■ To be done ■
Output exactly the lines that run from the line with "From how far" to the end of the material, both ends included, and no other lines.

■ Provided records ■
● ● ● ● ● ● ●

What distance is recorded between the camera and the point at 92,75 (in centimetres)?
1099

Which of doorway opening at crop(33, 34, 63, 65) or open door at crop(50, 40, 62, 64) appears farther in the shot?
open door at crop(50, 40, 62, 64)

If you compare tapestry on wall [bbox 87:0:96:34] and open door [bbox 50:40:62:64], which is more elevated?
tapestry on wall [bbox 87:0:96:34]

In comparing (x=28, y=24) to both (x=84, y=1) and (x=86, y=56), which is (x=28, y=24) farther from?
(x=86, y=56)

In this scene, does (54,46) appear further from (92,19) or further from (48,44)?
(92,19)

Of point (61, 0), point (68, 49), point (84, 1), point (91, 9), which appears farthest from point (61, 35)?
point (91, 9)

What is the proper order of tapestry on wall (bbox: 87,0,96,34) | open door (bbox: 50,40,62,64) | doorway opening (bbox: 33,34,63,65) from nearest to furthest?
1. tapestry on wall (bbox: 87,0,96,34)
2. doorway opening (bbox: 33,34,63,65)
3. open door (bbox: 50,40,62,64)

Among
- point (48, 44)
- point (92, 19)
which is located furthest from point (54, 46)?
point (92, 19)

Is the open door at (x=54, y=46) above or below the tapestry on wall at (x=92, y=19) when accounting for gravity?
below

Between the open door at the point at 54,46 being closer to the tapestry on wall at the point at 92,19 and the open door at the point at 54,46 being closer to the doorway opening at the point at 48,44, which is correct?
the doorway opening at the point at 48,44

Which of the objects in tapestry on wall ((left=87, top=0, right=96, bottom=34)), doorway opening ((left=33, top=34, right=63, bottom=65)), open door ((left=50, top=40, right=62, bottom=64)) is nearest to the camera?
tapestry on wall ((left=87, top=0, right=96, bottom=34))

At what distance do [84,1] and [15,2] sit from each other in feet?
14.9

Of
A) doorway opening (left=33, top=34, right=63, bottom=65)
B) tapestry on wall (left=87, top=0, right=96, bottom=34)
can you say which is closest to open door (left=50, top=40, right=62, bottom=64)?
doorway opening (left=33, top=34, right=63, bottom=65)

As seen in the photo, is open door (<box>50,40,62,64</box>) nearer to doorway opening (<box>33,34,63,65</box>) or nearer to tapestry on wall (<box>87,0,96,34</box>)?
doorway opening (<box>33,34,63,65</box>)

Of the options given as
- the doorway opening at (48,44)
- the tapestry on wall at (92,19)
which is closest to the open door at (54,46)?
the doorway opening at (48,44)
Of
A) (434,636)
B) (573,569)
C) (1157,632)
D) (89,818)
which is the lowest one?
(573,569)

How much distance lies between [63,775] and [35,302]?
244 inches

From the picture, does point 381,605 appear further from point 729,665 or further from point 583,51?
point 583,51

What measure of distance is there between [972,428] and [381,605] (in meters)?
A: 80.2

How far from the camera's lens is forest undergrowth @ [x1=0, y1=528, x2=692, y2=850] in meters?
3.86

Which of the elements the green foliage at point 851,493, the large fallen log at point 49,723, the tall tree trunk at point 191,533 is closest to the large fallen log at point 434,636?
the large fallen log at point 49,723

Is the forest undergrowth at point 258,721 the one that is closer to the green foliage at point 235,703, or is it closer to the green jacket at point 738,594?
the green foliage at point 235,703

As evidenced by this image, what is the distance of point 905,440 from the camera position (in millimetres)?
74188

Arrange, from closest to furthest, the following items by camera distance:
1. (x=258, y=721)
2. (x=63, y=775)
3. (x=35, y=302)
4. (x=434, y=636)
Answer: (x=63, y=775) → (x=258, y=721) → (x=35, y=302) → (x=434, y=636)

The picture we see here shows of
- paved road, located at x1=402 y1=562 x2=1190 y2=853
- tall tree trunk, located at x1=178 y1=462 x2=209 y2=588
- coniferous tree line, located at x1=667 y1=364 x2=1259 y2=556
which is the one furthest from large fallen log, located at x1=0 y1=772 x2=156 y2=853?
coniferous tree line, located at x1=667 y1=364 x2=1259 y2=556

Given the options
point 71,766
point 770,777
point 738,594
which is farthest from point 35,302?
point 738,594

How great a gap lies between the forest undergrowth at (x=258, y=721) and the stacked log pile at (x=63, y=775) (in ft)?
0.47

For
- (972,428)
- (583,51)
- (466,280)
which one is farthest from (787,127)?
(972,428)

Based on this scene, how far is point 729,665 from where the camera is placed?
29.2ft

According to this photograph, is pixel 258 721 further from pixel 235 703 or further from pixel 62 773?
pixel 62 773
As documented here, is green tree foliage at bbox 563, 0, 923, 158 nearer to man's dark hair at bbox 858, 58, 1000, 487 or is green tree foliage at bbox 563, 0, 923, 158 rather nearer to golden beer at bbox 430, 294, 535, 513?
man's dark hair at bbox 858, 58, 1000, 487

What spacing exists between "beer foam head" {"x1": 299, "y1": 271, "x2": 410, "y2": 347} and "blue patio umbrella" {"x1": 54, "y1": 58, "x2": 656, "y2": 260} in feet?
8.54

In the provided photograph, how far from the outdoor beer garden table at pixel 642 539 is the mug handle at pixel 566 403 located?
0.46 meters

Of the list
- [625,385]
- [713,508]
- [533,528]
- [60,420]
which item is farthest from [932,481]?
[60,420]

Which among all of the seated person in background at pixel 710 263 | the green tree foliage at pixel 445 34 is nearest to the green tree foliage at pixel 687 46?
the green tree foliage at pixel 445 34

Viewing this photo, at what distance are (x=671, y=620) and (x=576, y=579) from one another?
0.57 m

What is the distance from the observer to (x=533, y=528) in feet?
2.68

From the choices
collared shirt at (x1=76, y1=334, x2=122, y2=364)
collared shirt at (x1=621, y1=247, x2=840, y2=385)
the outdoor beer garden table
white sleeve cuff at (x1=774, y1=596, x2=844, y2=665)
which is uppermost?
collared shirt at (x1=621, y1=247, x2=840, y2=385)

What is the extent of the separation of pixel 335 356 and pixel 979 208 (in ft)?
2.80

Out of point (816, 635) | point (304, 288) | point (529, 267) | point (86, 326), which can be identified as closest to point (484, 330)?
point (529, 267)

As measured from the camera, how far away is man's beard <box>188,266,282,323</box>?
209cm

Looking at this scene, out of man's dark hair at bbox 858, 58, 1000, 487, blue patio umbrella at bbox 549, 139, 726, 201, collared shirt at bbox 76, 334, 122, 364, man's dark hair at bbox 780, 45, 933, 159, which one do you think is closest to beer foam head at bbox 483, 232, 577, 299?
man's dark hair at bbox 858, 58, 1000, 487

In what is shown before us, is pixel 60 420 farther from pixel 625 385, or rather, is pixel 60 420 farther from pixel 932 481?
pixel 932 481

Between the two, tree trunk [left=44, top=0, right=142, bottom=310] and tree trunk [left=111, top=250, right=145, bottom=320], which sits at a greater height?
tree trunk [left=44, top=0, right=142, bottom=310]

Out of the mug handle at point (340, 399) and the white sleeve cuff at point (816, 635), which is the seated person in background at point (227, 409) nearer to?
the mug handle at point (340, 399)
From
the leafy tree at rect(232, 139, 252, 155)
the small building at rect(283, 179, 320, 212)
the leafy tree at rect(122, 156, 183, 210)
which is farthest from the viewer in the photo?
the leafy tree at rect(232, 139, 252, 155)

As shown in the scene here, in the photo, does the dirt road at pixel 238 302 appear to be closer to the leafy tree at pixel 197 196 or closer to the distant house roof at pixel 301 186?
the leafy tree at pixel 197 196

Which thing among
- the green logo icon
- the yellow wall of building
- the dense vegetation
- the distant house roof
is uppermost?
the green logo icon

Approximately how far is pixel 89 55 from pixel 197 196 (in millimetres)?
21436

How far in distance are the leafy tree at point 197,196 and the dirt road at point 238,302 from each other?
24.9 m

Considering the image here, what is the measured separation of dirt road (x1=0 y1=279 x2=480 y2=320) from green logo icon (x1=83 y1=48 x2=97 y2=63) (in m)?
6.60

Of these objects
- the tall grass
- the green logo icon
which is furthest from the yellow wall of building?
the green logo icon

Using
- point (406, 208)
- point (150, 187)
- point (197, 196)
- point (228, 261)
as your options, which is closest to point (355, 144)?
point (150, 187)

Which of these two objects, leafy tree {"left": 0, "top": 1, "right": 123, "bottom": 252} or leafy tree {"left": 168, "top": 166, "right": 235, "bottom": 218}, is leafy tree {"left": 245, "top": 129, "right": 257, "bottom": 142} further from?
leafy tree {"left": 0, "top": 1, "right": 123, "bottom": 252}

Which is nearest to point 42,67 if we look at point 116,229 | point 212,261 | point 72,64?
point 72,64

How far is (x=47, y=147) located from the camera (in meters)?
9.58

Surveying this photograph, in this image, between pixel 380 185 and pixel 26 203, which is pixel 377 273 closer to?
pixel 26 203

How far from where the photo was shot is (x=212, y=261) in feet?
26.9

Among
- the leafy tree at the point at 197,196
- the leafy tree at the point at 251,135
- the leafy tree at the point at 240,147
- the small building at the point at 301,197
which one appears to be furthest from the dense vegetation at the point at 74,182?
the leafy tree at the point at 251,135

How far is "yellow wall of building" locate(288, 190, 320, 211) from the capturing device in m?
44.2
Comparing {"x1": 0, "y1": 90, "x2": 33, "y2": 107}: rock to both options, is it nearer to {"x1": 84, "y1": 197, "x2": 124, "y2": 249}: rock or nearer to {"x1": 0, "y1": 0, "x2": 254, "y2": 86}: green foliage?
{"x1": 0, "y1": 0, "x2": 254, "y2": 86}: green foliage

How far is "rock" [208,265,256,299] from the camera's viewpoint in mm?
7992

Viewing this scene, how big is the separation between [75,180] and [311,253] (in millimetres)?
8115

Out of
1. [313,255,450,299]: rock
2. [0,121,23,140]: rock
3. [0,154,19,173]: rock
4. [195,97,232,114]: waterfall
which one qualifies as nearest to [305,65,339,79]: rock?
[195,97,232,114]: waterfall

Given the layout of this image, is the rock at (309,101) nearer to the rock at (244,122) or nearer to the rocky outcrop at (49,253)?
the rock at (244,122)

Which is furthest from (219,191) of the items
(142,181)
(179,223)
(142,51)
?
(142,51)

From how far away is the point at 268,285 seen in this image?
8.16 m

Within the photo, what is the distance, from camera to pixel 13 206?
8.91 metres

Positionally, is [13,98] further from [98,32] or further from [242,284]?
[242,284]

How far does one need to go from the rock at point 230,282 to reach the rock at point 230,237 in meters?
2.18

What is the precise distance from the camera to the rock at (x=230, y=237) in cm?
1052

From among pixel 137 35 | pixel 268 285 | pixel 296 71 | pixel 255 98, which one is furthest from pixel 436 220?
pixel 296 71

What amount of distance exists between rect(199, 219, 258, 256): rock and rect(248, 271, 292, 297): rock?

● ● ● ● ● ● ●

■ Reply ■
From how far away is the point at 268,285 seen in this image?
8.16 m

Within the photo, what is the distance, from camera to pixel 13 206?
8.91 metres

Positionally, is [13,98] further from [98,32] or further from [242,284]?
[242,284]

How far does one need to go from the rock at point 230,282 to reach the rock at point 230,237 in meters?
2.18

What is the precise distance from the camera to the rock at (x=230, y=237) in cm?
1052

From among pixel 137 35 | pixel 268 285 | pixel 296 71 | pixel 255 98, which one is furthest from pixel 436 220?
pixel 296 71

What amount of distance exists between rect(199, 219, 258, 256): rock and rect(248, 271, 292, 297): rock?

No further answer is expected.